**Detalhes do problema**
Transcreva literalmente o trecho do texto abaixo sobre a ressurreição de Lázaro que começa em "A tradição da" e termina em "travestida de espiritualidade.", incluindo estas palavras.

**Texto para leitura**
A casa de Betânia é sacramento de uma Igreja doméstica. Ali, onde há amizade, mesa e lágrimas partilhadas, o Espírito sopra. Porque não é apenas no templo, mas na casa comum, que Deus escolhe fazer morada (cf. Jo 14,23). Há ecos aqui de outras passagens. Em Marcos 5,21-43, Jesus devolve a vida à filha de Jairo e cura uma mulher hemorrágica. Ambas figuras marginalizadas: a criança morta e a mulher impura. Em Lucas 7,11-17, Jesus ressuscita o filho da viúva de Naim, e a multidão reconhece: “Um grande profeta surgiu entre nós”. Todas essas cenas apontam para a superação dos limites impostos pela cultura e pelo sistema religioso sobre o corpo, a morte, o feminino, a fragilidade. A vida que Jesus oferece é inclusiva, restauradora, humanizadora. Lázaro, como o filho de Sarepta (1Rs 17,17-24), é devolvido vivo ao seio da casa. Como o vale de ossos secos em Ezequiel 37, sua história anuncia que Deus pode soprar vida até mesmo onde só há silêncio e sepultura. Como escreve Paulo: “Se morremos com Cristo, cremos que também viveremos com Ele” (Rm 6,8). Não se trata de esperar o céu para viver, mas de morrer para o egoísmo agora, a fim de que a vida nova floresça entre nós. Nosso tempo, marcado por necropolíticas que decidem quem pode morrer e quem pode viver, por economias que descartam os fracos, por sistemas que naturalizam a exclusão, precisa ouvir de novo a palavra de Jesus: “Eu sou a ressurreição e a vida”. Não como fórmula mágica, mas como projeto de mundo. A fé pascal não se acomoda ao mundo como está, mas o contesta com esperança. Não se conforma com túmulos cheios, mas proclama vazios os sepulcros da injustiça.

A tradição da Igreja, especialmente no Vaticano II, reforça esse compromisso com a vida. Gaudium et Spes afirma: “A esperança cristã, longe de diminuir a importância das tarefas terrenas, antes dá-lhes novo vigor” (GS 21). E em Evangelii Gaudium, o Papa Francisco adverte contra uma espiritualidade desencarnada: “A fé autêntica – que nunca é cômoda nem individualista – implica sempre um profundo desejo de mudar o mundo” (EG 183). Crer na ressurreição é recusar a resignação. É levantar a pedra da indiferença, como em João 11,39, e clamar com Jesus: “Lázaro, vem para fora!” (Jo 11,43). Esse grito é também político, é também ético, é também ecológico. A religião que se alia ao trono, ao mercado ou à bala não anuncia ressurreição, mas pactua com o império da morte. A fé que legitima o poder que mata não é boa nova, é blasfêmia política travestida de espiritualidade.

**Dados brutos**
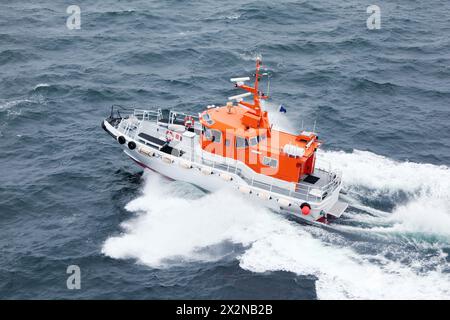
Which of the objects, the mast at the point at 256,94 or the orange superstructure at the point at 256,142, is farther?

**Resposta escrita**
A tradição da Igreja, especialmente no Vaticano II, reforça esse compromisso com a vida. Gaudium et Spes afirma: “A esperança cristã, longe de diminuir a importância das tarefas terrenas, antes dá-lhes novo vigor” (GS 21). E em Evangelii Gaudium, o Papa Francisco adverte contra uma espiritualidade desencarnada: “A fé autêntica – que nunca é cômoda nem individualista – implica sempre um profundo desejo de mudar o mundo” (EG 183). Crer na ressurreição é recusar a resignação. É levantar a pedra da indiferença, como em João 11,39, e clamar com Jesus: “Lázaro, vem para fora!” (Jo 11,43). Esse grito é também político, é também ético, é também ecológico. A religião que se alia ao trono, ao mercado ou à bala não anuncia ressurreição, mas pactua com o império da morte. A fé que legitima o poder que mata não é boa nova, é blasfêmia política travestida de espiritualidade.